NK: Sounds like hospitals and mental health hospitals should be split between two different entities.
MG: There’s differentiations between things, too. You have to have dedicated psychiatrists and dedicated psychologists, too, depending on what you’re dealing with. Psychiatrists are doctors. You need to speak to people – psychologists as well – but people need to be there that are dedicated and that goes all the way down to psych nurses and the rest of it.
And one of the people would say that what I’ve told you is a fantasy land. Oh, C’mon, really? Should we really endeavour to put that kind of money into it? But it seems to me that either it’s a growing problem or it’s just that a lot of teenagers who are just stoned because they’re listening to a lot of The Smiths when they’re depressed.
NK: How important is a therapist in this whole process?
MG: For me, I have a psychiatrist. I have a neuro-chemical mental illness. I was born with it; it deals with neurotransmitters at the nucleic level, so medication is required.
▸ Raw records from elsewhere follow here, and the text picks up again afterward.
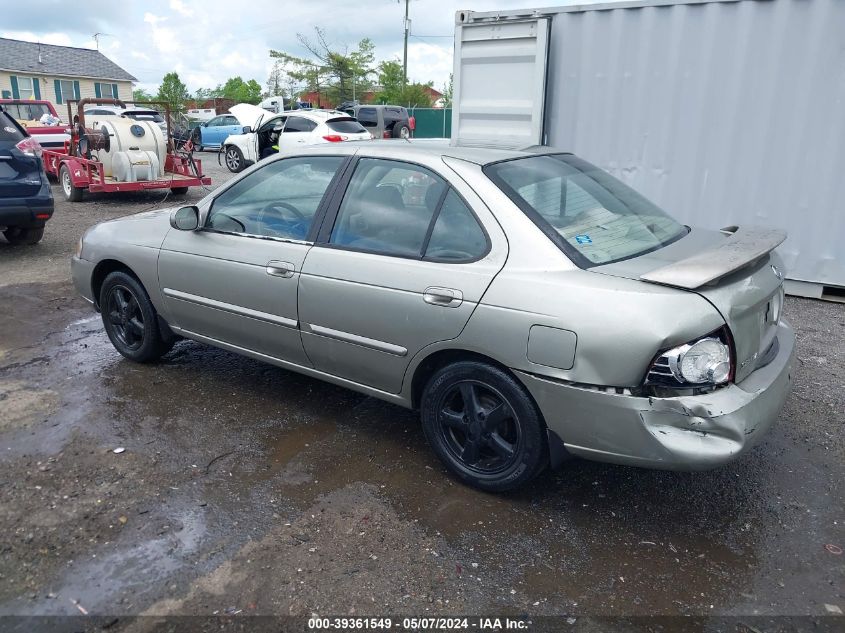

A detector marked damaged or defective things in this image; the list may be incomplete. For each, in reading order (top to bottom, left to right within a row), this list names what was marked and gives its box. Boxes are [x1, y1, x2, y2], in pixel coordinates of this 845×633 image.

damaged silver sedan [71, 144, 792, 494]
rear bumper damage [516, 320, 796, 470]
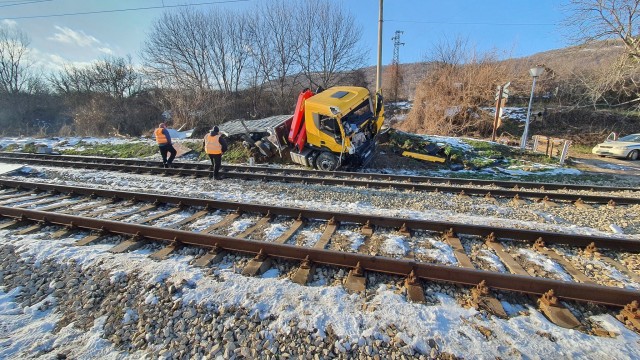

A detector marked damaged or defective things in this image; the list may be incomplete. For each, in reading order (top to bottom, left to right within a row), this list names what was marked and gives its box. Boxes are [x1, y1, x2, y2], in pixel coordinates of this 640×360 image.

damaged truck cab [280, 87, 384, 172]
rusty rail [2, 205, 636, 306]
rusty rail [1, 179, 640, 252]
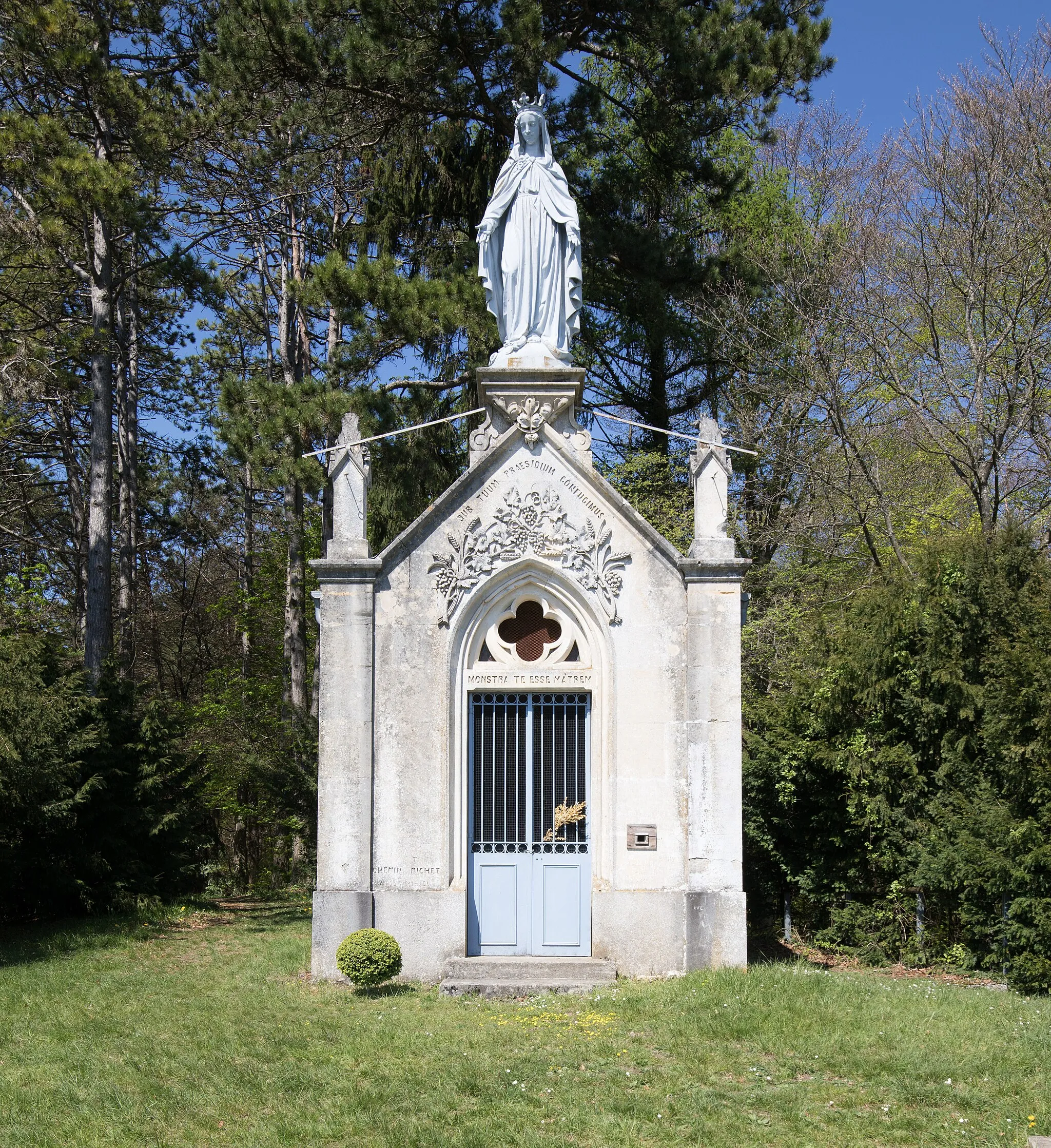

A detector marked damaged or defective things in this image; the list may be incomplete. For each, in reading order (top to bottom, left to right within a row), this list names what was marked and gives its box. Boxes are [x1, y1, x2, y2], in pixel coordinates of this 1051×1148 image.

rusted metal grille in window [470, 689, 587, 854]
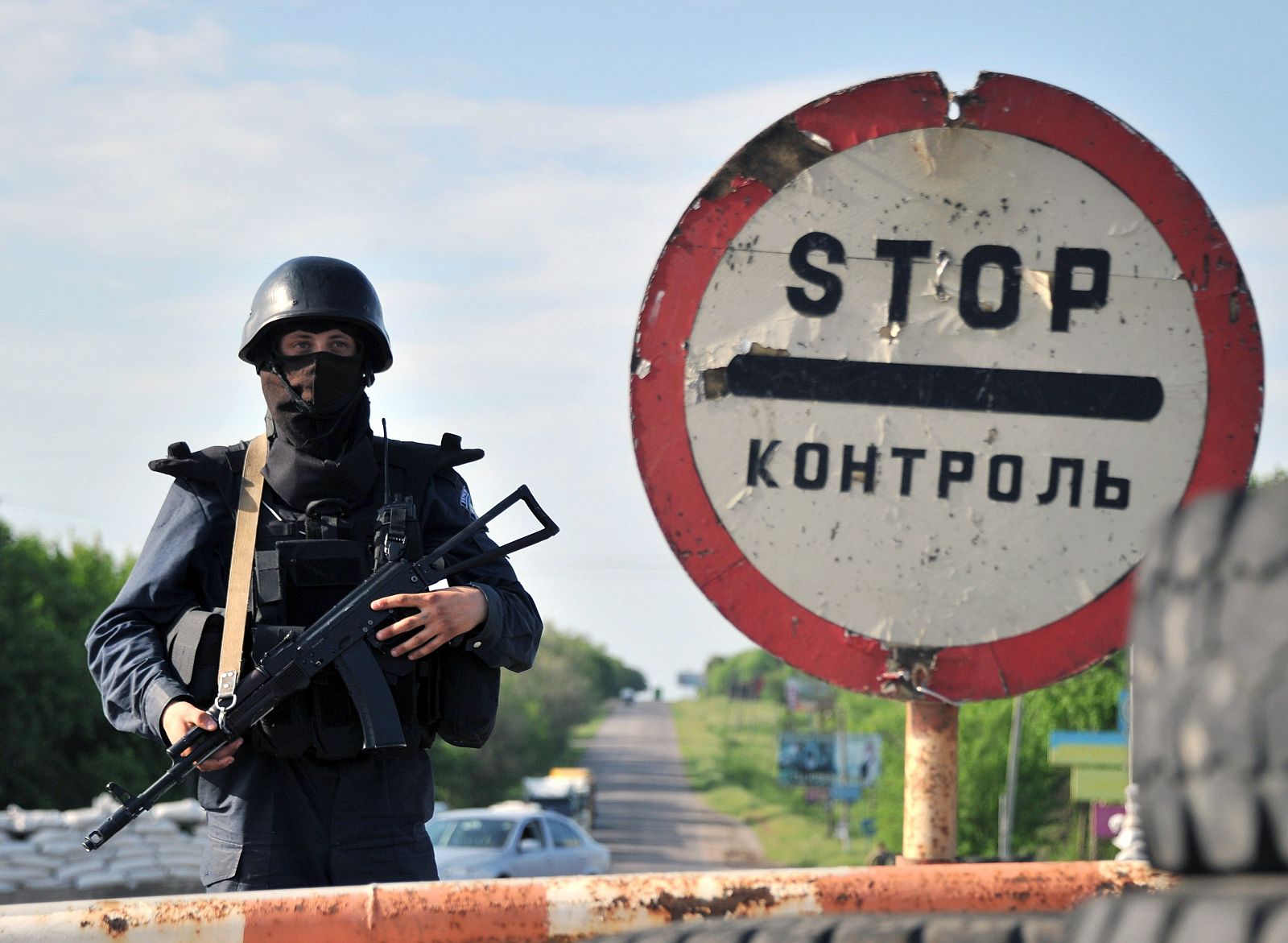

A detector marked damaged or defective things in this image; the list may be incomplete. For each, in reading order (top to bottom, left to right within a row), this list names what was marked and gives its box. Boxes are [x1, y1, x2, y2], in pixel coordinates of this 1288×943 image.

rusty sign post [628, 72, 1262, 855]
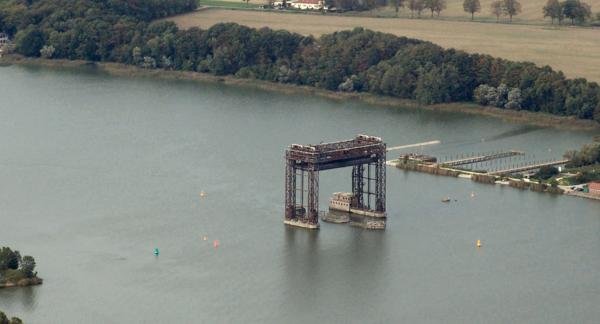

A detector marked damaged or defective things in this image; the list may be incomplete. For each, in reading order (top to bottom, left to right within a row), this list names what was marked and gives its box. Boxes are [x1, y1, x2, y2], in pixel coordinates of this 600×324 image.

My mental illness is saying like if you had diabetes and you went to your endocrinologist and they said,’ Oh, don’t worry about it, it’s flu. Just go do hot yoga.” {Laughs). “Everything will be fine.’ It just doesn’t fucking work that way. The same with schizophrenics – you don’t just go, “Just meditate dude – you’ve got it under control.”
I have a fantastic psychiatrist. But it’s massively important. If you’re someone who struggles with any kind of traumatic stress; with depression, with anxiety, with any kind of thing – an outlet is massively important. An impartial outlet, even more so.
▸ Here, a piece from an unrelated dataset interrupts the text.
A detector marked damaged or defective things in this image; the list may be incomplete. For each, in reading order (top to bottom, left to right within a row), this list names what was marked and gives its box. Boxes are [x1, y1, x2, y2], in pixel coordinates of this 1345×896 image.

Because anyone in the family and the rest of it – there will be compassion and sympathy, but there won’t be complete impartiality. You need someone that can not only listen to you but be an educated guide with regards to the realities of what it is that you’re dealing with and facing – and in a long-term sense – not a short-term sense. Short terms answers are easy; long-term enaction of diagnosis is more relevant than anything. You can’t just go in for four sessions and have a person say, “well, this, this and this.” There has to be kind of a progress to it where you have the ability to go back to that touchstone and report in and go, “is this discourse of action working?”
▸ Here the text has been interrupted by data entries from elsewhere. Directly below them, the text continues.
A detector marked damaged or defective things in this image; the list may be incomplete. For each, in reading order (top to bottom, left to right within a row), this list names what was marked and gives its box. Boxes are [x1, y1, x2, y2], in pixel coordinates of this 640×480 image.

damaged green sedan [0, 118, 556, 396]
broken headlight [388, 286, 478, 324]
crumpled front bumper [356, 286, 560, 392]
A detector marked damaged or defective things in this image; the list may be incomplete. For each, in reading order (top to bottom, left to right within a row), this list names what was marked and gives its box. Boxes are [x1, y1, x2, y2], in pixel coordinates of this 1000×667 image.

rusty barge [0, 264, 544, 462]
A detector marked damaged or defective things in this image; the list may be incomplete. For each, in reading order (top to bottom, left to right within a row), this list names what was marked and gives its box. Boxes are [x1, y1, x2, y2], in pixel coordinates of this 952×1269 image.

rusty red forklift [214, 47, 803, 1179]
NK: How do you know you’ve found the right one for you?
MG: Well, that’s difficult in this day and age. When it comes to psychologists, for the most part, they’re not covered by fucking medical. So, and trying to see a psychiatrist in this country, you might as well try to book a four-year vacation to the fucking moon before you’re going to get in to see someone, especially if you’re in a small town.
They’re almost like an endangered species there. And even in those cases, you might be dealing with some poor son of a bitch whose workload is so overwhelming that he’s ready to jump off a fucking bridge.
But it’s important. Therein lies the problem – it’s a conundrum.